▶ [WHAT IS ASKED]: Reproduce the entire listing below word for word.

Portion of a data file
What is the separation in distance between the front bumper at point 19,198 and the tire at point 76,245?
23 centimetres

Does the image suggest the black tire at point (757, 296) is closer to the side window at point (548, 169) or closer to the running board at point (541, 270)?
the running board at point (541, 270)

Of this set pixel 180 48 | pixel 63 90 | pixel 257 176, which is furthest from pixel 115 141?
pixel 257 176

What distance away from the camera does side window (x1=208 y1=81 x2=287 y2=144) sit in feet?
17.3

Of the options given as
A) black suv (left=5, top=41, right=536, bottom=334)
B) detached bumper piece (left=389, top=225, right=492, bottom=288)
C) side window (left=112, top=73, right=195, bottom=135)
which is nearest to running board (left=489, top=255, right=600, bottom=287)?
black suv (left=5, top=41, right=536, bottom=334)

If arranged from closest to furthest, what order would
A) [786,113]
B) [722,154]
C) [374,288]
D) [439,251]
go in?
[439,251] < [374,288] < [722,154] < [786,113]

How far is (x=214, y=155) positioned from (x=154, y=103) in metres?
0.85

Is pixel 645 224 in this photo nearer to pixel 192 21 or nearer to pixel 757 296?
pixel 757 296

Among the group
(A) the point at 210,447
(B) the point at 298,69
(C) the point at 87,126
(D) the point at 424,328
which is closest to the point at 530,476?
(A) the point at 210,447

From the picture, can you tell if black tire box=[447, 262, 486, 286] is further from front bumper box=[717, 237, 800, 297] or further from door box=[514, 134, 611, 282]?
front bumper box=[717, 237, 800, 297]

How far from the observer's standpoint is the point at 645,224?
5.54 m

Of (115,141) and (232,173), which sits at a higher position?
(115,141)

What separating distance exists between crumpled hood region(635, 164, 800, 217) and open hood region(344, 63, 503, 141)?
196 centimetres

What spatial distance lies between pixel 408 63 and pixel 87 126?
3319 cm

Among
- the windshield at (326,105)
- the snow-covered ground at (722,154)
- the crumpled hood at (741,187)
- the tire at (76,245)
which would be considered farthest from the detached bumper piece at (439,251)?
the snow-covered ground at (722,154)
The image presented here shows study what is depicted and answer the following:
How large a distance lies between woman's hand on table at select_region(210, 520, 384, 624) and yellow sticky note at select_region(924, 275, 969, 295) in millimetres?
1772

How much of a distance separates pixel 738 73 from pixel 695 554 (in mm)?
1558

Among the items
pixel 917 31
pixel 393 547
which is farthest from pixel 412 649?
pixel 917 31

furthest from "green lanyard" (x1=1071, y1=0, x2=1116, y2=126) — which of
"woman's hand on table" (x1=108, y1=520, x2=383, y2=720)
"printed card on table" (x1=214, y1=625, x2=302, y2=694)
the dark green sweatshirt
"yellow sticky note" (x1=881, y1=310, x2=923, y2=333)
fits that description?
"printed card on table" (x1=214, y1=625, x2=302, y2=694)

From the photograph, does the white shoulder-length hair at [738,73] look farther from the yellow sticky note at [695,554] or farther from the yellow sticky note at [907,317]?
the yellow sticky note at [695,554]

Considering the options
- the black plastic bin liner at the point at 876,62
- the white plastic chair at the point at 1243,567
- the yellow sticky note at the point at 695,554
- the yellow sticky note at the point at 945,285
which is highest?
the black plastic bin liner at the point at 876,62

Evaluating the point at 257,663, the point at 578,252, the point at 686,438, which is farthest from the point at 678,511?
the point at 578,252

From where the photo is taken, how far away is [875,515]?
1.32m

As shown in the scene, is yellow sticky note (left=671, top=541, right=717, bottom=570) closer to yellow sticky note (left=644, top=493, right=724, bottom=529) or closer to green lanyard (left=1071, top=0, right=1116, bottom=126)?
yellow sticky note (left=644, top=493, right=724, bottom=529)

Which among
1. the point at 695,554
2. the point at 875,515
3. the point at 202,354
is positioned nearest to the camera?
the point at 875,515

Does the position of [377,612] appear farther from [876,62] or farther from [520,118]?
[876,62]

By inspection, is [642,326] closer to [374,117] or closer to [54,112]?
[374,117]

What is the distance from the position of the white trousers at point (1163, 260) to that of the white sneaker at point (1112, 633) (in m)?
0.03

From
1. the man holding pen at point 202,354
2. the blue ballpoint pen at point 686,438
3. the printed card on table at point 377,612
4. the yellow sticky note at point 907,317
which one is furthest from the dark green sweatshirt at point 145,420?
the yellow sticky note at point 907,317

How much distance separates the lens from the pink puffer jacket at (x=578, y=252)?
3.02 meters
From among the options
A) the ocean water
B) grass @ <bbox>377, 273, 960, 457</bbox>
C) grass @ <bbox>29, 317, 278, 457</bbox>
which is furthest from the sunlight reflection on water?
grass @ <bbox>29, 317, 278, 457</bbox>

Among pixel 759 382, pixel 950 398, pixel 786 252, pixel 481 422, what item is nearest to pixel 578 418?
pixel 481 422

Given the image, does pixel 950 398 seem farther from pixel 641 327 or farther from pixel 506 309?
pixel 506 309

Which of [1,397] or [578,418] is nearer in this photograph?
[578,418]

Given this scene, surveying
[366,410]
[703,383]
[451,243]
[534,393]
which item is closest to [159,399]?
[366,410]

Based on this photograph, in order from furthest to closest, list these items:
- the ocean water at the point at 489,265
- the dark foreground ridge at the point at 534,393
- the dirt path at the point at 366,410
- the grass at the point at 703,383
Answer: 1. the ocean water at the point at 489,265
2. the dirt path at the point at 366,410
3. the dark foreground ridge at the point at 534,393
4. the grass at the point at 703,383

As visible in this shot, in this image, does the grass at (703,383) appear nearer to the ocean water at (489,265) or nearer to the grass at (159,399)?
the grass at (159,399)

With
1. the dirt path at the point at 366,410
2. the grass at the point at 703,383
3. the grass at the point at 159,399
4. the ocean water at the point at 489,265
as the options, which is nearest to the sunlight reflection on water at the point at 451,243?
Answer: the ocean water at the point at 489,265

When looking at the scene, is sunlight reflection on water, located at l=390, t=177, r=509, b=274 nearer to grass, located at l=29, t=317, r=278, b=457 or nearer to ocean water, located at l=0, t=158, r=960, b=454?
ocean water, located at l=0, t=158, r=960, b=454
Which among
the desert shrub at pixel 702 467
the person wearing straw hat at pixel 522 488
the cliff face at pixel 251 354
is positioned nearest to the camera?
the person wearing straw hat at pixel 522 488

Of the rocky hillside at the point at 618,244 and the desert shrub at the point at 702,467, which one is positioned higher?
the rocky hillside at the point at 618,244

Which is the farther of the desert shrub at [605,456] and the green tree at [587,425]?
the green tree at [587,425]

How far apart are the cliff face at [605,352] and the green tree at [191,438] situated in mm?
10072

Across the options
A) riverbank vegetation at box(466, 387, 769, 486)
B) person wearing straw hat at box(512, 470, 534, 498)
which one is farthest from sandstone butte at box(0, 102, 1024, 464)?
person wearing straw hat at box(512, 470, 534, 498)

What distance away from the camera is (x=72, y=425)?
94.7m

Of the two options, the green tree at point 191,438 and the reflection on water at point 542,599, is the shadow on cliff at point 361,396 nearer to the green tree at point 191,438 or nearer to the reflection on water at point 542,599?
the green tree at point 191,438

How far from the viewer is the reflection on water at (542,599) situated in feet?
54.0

▶ [OUTPUT FOR THIS TASK]:
What is the separation in distance between the front bumper at point 19,198 and the tire at point 76,245?
23 centimetres

Does the image suggest the black tire at point (757, 296) is closer to the side window at point (548, 169) or closer to the running board at point (541, 270)?
the running board at point (541, 270)

Of this set pixel 180 48 | pixel 63 90 | pixel 257 176, which is furthest from pixel 115 141?
pixel 257 176

What distance away from the camera does side window (x1=208 y1=81 x2=287 y2=144) sit in feet?
17.3

Of the options given as
A) black suv (left=5, top=41, right=536, bottom=334)
B) detached bumper piece (left=389, top=225, right=492, bottom=288)
C) side window (left=112, top=73, right=195, bottom=135)
which is nearest to running board (left=489, top=255, right=600, bottom=287)?
black suv (left=5, top=41, right=536, bottom=334)

If arranged from closest to furthest, what order would
A) [786,113]
B) [722,154]
C) [374,288]
D) [439,251]
go in?
[439,251] < [374,288] < [722,154] < [786,113]

How far is (x=214, y=155) positioned from (x=154, y=103) in metres?
0.85

Is pixel 645 224 in this photo nearer to pixel 192 21 or nearer to pixel 757 296?
pixel 757 296

Among the group
(A) the point at 210,447
(B) the point at 298,69
(C) the point at 87,126
(D) the point at 424,328
which is closest to the point at 530,476?
(A) the point at 210,447

From the picture, can you tell if black tire box=[447, 262, 486, 286] is further from front bumper box=[717, 237, 800, 297] or further from door box=[514, 134, 611, 282]?
front bumper box=[717, 237, 800, 297]

How far from the observer's standpoint is the point at 645,224?
5.54 m

Of (115,141) and (232,173), which sits at a higher position?
(115,141)

What separating distance exists between crumpled hood region(635, 164, 800, 217) and open hood region(344, 63, 503, 141)?
196 centimetres

What spatial distance lies between pixel 408 63 and pixel 87 126?
3319 cm

Among
- the windshield at (326,105)
- the snow-covered ground at (722,154)
- the crumpled hood at (741,187)
- the tire at (76,245)
which would be considered farthest from the detached bumper piece at (439,251)?
the snow-covered ground at (722,154)
The image presented here shows study what is depicted and answer the following:
How large a distance lies between woman's hand on table at select_region(210, 520, 384, 624) and yellow sticky note at select_region(924, 275, 969, 295) in millimetres?
1772

How much of a distance separates pixel 738 73 from pixel 695 554 (in mm)?
1558

Among the items
pixel 917 31
pixel 393 547
which is farthest from pixel 412 649?
pixel 917 31

furthest from "green lanyard" (x1=1071, y1=0, x2=1116, y2=126) — which of
"woman's hand on table" (x1=108, y1=520, x2=383, y2=720)
"printed card on table" (x1=214, y1=625, x2=302, y2=694)
the dark green sweatshirt
"yellow sticky note" (x1=881, y1=310, x2=923, y2=333)
fits that description?
"printed card on table" (x1=214, y1=625, x2=302, y2=694)

From the photograph, does the white shoulder-length hair at [738,73] look farther from the yellow sticky note at [695,554] or farther from the yellow sticky note at [907,317]?
the yellow sticky note at [695,554]

Considering the options
- the black plastic bin liner at the point at 876,62
- the white plastic chair at the point at 1243,567
- the yellow sticky note at the point at 695,554
- the yellow sticky note at the point at 945,285
which is highest?
the black plastic bin liner at the point at 876,62

Evaluating the point at 257,663, the point at 578,252, the point at 686,438, which is farthest from the point at 678,511?
the point at 578,252

From where the photo is taken, how far away is [875,515]?
1.32m

As shown in the scene, is yellow sticky note (left=671, top=541, right=717, bottom=570) closer to yellow sticky note (left=644, top=493, right=724, bottom=529) or closer to green lanyard (left=1071, top=0, right=1116, bottom=126)?
yellow sticky note (left=644, top=493, right=724, bottom=529)

Which among
1. the point at 695,554
2. the point at 875,515
3. the point at 202,354
is positioned nearest to the camera?
the point at 875,515

Does the position of [377,612] appear farther from [876,62] or farther from [520,118]?
[876,62]

By inspection, is [642,326] closer to [374,117] or closer to [54,112]?
[374,117]

What is the distance from the position of the white trousers at point (1163, 260) to that of the white sneaker at point (1112, 633) (in m)?
0.03

From
1. the man holding pen at point 202,354
2. the blue ballpoint pen at point 686,438
3. the printed card on table at point 377,612
4. the yellow sticky note at point 907,317
which one is furthest from the dark green sweatshirt at point 145,420?
the yellow sticky note at point 907,317

How much distance separates the lens from the pink puffer jacket at (x=578, y=252)?
3.02 meters
From among the options
A) the ocean water
B) grass @ <bbox>377, 273, 960, 457</bbox>
C) grass @ <bbox>29, 317, 278, 457</bbox>
which is furthest from the sunlight reflection on water?
grass @ <bbox>29, 317, 278, 457</bbox>

Among pixel 759 382, pixel 950 398, pixel 786 252, pixel 481 422, what item is nearest to pixel 578 418?
pixel 481 422

Given the image, does pixel 950 398 seem farther from pixel 641 327 or farther from pixel 506 309?
pixel 506 309

Which of [1,397] or [578,418] is nearer in this photograph?
[578,418]

Given this scene, surveying
[366,410]
[703,383]
[451,243]
[534,393]
which item is closest to [159,399]?
[366,410]

Based on this photograph, in order from furthest to closest, list these items:
- the ocean water at the point at 489,265
- the dark foreground ridge at the point at 534,393
- the dirt path at the point at 366,410
- the grass at the point at 703,383
Answer: 1. the ocean water at the point at 489,265
2. the dirt path at the point at 366,410
3. the dark foreground ridge at the point at 534,393
4. the grass at the point at 703,383

As visible in this shot, in this image, does the grass at (703,383) appear nearer to the ocean water at (489,265) or nearer to the grass at (159,399)?
the grass at (159,399)

With
1. the dirt path at the point at 366,410
2. the grass at the point at 703,383
3. the grass at the point at 159,399
4. the ocean water at the point at 489,265
as the options, which is nearest to the sunlight reflection on water at the point at 451,243?
Answer: the ocean water at the point at 489,265

When looking at the scene, is sunlight reflection on water, located at l=390, t=177, r=509, b=274 nearer to grass, located at l=29, t=317, r=278, b=457 or nearer to ocean water, located at l=0, t=158, r=960, b=454?
ocean water, located at l=0, t=158, r=960, b=454
Which among
the desert shrub at pixel 702 467
the person wearing straw hat at pixel 522 488
the cliff face at pixel 251 354
is positioned nearest to the camera?
the person wearing straw hat at pixel 522 488

Of the rocky hillside at the point at 618,244 and the desert shrub at the point at 702,467, which one is positioned higher?
the rocky hillside at the point at 618,244

Which is the farther of the desert shrub at [605,456] and the green tree at [587,425]?
the green tree at [587,425]

How far apart are the cliff face at [605,352] and the green tree at [191,438] situated in mm?
10072

Across the options
A) riverbank vegetation at box(466, 387, 769, 486)
B) person wearing straw hat at box(512, 470, 534, 498)
which one is farthest from sandstone butte at box(0, 102, 1024, 464)?
person wearing straw hat at box(512, 470, 534, 498)

What distance away from the camera is (x=72, y=425)?
94.7m

Of the two options, the green tree at point 191,438 and the reflection on water at point 542,599, is the shadow on cliff at point 361,396 nearer to the green tree at point 191,438 or nearer to the reflection on water at point 542,599?
the green tree at point 191,438

How far from the viewer is the reflection on water at (542,599) situated in feet?
54.0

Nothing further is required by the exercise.